DISCUSSION AND 48-HOUR OUTLOOK
At 1000 AM CDT (1500 UTC), the center of Tropical Depression Nine
was located near latitude 24.6 North, longitude 88.0 West. The
depression is currently nearly stationary. A north-northeastward
motion is expected to begin later today, and a turn toward the
northeast with increasing forward speed is expected on Thursday. On
the forecast track, the center of the tropical cyclone will approach
the northwest Florida coast in the warning area on Thursday
Maximum sustained winds are near 35 mph (55 km/h) with higher gusts.
Strengthening is forecast during the next 48 hours, and the
depression is expected to become a tropical storm later today, and
it could be near hurricane strength by the time landfall occurs.
The estimated minimum central pressure is 1001 mb (29.56 inches).
HAZARDS AFFECTING LAND
WIND: Tropical storm conditions are expected to first reach the
coast within the warning area on Thursday afternoon. Hurricane
conditions are possible over portions of the hurricane watch area
beginning Thursday afternoon. Tropical storm conditions are
possible in the tropical storm watch area by early Friday.

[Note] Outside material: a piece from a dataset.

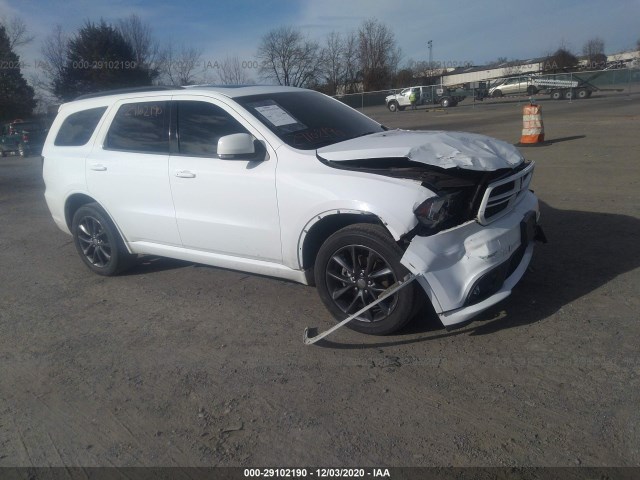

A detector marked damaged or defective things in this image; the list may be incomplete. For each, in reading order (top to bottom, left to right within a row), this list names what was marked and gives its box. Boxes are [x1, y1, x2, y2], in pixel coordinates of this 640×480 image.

crumpled hood [318, 129, 524, 171]
damaged front end [316, 129, 544, 328]
broken headlight [412, 192, 468, 235]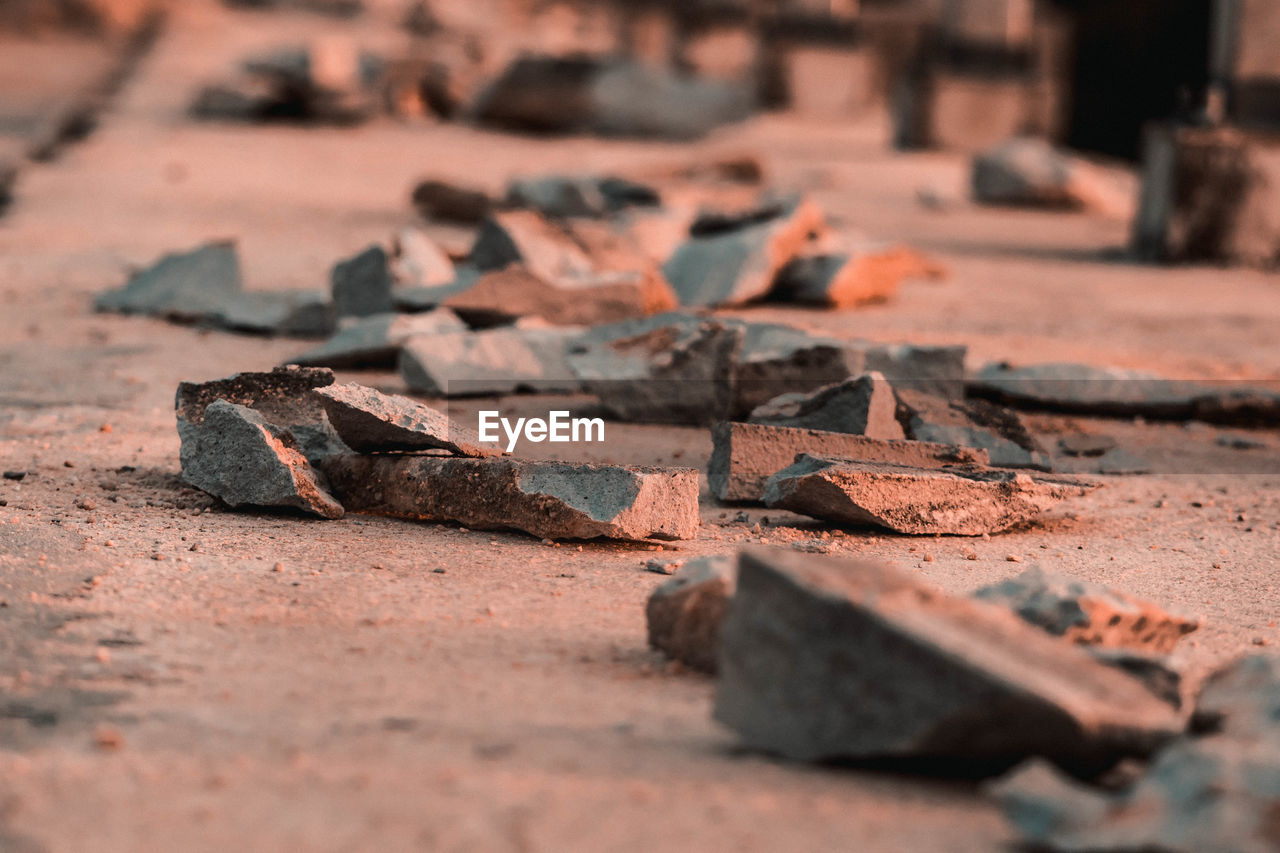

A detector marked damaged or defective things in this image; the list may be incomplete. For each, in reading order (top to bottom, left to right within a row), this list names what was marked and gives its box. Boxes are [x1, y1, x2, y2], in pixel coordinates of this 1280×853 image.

STORM SURGE: The combination of a dangerous storm surge and the
tide will cause normally dry areas near the coast to be flooded by
rising waters moving inland from the shoreline. There is a danger
of life-threatening inundation within the next 36 to 48 hours along
the Gulf coast of Florida from Aripeka to Indian Pass. For a
depiction of areas at risk, please see the Prototype National
Weather Service Storm Surge Watch/Warning Graphic. Persons located
within these areas should take all necessary actions to protect life
and property from rising water. Promptly follow any instructions,
including evacuation orders, from local officials.

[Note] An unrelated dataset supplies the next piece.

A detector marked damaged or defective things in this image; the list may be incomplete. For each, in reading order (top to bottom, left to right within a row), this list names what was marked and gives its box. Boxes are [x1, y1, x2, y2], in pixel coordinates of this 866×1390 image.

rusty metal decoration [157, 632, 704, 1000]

The water could reach the following heights above ground if the
peak surge occurs at the time of high tide...
Indian Pass to Ochlockonee River...2 to 4 feet
Ochlockonee River to Chassahowitzka...3 to 5 feet
Chassahowitzka to Aripeka...2 to 4 feet.
Aripeka to Bonita Beach...including Tampa Bay...1 to 2 feet
The Prototype National Weather Service Storm Surge Watch/Warning
Graphic is a depiction of areas that would qualify for inclusion
under a storm surge watch or warning currently under development by
the National Weather Service and planned for operational use in
2017. This prototype graphic is available at
RAINFALL: The depression is expected to produce additional rain
accumulations of 2 to 4 inches over western Cuba through today, with
maximum storm total amounts up to 20 inches. These rains could
cause life-threatening flash floods and mud slides. Storm total
rainfall amounts of 5 to 10 inches are possible over portions of
central and northern Florida through Friday, with isolated maximum
amounts of 15 inches possible. Coastal areas of Georgia and the
Carolinas are expected to receive storm total rainfall of 4 to 7
inches, with local amounts of 10 inches possible through Saturday
morning. These rains may cause flooding and flash flooding.
TORNADOES: Isolated tornadoes are possible late tonight into
Thursday morning mainly across central Florida. A few tornadoes are
possible Thursday afternoon into Thursday night over north Florida
and southeast Georgia.
Next intermediate advisory at 100 PM CDT.
Next complete advisory at 400 PM CDT.